[Bug 219972] Unable to zpool export following some zfs recv

bugzilla-noreply at freebsd.org bugzilla-noreply at freebsd.org
Thu Jun 22 00:33:40 UTC 2017


https://bugs.freebsd.org/bugzilla/show_bug.cgi?id=219972

--- Comment #3 from pfribeiro at gmail.com ---
It seems the ability to reproduce this bug relies on there being more than one
CPU core, relatively unused, on the same system. In the case of my original
system, if I run 'dd if=/dev/zero of=/dev/null' while I try the steps mentioned
in comment #1, then the bug is not reproducible. However, as soon as this
command is killed, the bug is reproducible.

On the forum thread linked to in comment #2, another user tried to reproduce
the problem, but without success. I then configured two FreeBSD VMs on ESXi
(host is a Xeon-D 1518, 4 core, with HyperThreading enabled), one running the
VMDK image provided on the official FreeBSD download page, and another
installed from the ISO image (with ZFS as root filesystem) to better mirror my
installation on my original system, an Intel NUC5CPYH. Initially, I also could
not reproduce the bug in the VMs, no matter how many times I tried.

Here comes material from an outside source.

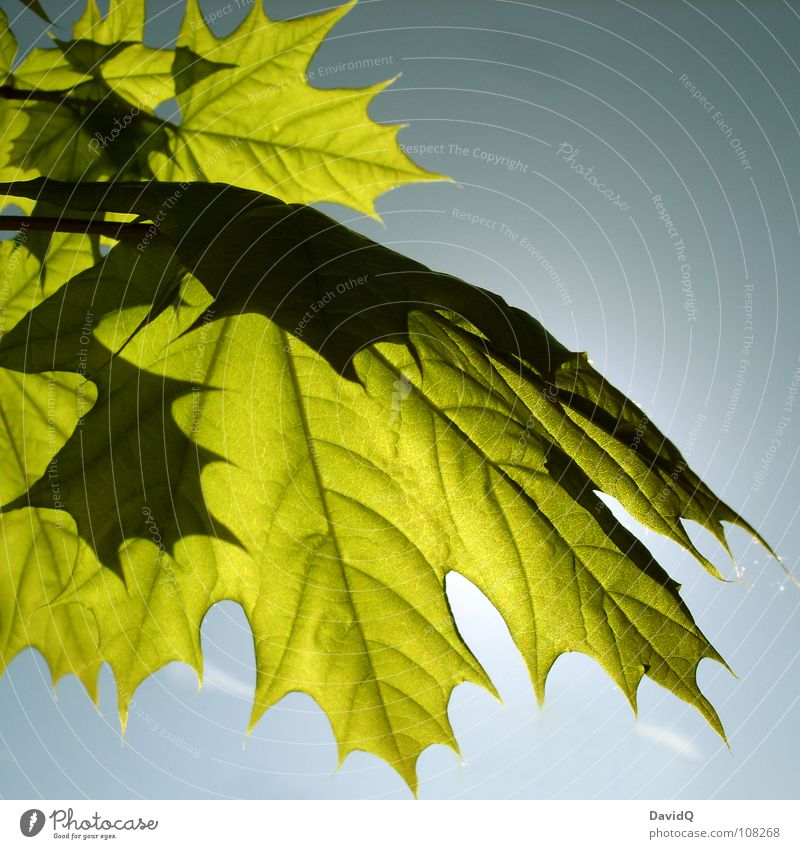 Nature Sun Green Blue Leaf Spring Fresh Growth Transience Canada Beautiful weather Bud Vessel Maple tree Photosynthesis Plantlet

However, having observed the behaviour on the NUC installation, I then
proceeded to change the CPU affinity on ESXi, so that the VM is allocated
logical cores 0,2, and has minimum 1000MHz reserved. By running the
import/export of 'slave' multiple times (after the respective zfs send/recv), I
was eventually able to trigger this on the 56th run of import/export.

Regarding the NUC installation, I can see that killing 'dd if=/dev/zero
of=/dev/null' (ie, making the other core widely available) is only relevant for
the import/export of 'slave' after the 'zfs send | recv' has taken place, which
suggests that there is a race-condition of sorts in the zpool export ioctl code
(which somehow relies on a previous recv).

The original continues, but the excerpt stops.